--- START OF Document ---
DataPacRat comments on Open thread, Sep. 12 - Sep. 18, 2016

DataPacRat Sep 12, 2016, 10:09 PM
5 points
Time to rebuild a library

My 5 terabyte harddrive went poof this morning, and silly me hadn’t bought data-recovery insurance. Fortunately, I still have other copies of all my important data, and it’ll just take a while to download everything else I’d been collecting.

Which brings up the question: What info do you feel it’s important to have offline copies of, gathered from the whole gosh-dang internet? A recent copy of Wikipedia and the Project Gutenberg DVD are the obvious starting places… which other info do you think pays the rent of its storage space?
- ChristianKl Sep 13, 2016, 10:01 AM
  7 points
  Parent
  I don’t see much value in having a recent copy of Wikipedia or Project Gutenberg on my computer. In both cases the availability of the information is secured by other parties. It’s more valuable to make sure that I store information that’s not protected by other people
  - DataPacRat Sep 14, 2016, 12:01 AM
    3 points
    Parent
    Someone Is Learning How to Take Down the Internet. What will you do when the only data you have access to is whatever you have stored locally?
    - Lumifer Sep 14, 2016, 1:42 AM
      4 points
      Parent
      
      What will you do when the only data you have access to is whatever you have stored locally?
      
      Look lovingly at my store of beans & ammo :-P
      
      You do realize that if the whole ’net goes down for more than a few hours, lack of access to Wikipedia is not going to be your most pressing problem..?
      - Houshalter Sep 14, 2016, 3:10 PM
        2 points
        Parent
        I have found wikipedia and other locally saved content interesting to read when the internet was down for long periods of time. It’s weird to lose the modern ability we take for granted, that we can just look anything up whenever we are curious.
        
        If the world does collapse access to wikipedia could be enormously useful. Imagine needing to look up what plants are edible, or how to hunt, or how long to wait before nuclear fallout disperses, etc.
        Lumifer Sep 14, 2016, 4:41 PM
        5 points
        Parent
        
        If the world does collapse access to wikipedia could be enormously useful.
--- END OF Document ---
**Work to be completed**
Repeat everything in the forum thread from "DataPacRat comments on" down to "its storage space?", word for word. The material after this point comes from a separate, unrelated source.
--- START OF Data provided ---
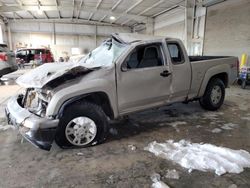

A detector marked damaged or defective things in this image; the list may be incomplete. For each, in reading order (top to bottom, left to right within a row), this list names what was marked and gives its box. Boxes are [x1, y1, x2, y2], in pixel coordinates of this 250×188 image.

crumpled hood [15, 61, 94, 88]
front bumper damage [5, 94, 58, 151]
--- END OF Data provided ---
**Expected output**
DataPacRat comments on Open thread, Sep. 12 - Sep. 18, 2016

DataPacRat Sep 12, 2016, 10:09 PM
5 points
Time to rebuild a library

My 5 terabyte harddrive went poof this morning, and silly me hadn’t bought data-recovery insurance. Fortunately, I still have other copies of all my important data, and it’ll just take a while to download everything else I’d been collecting.

Which brings up the question: What info do you feel it’s important to have offline copies of, gathered from the whole gosh-dang internet? A recent copy of Wikipedia and the Project Gutenberg DVD are the obvious starting places… which other info do you think pays the rent of its storage space?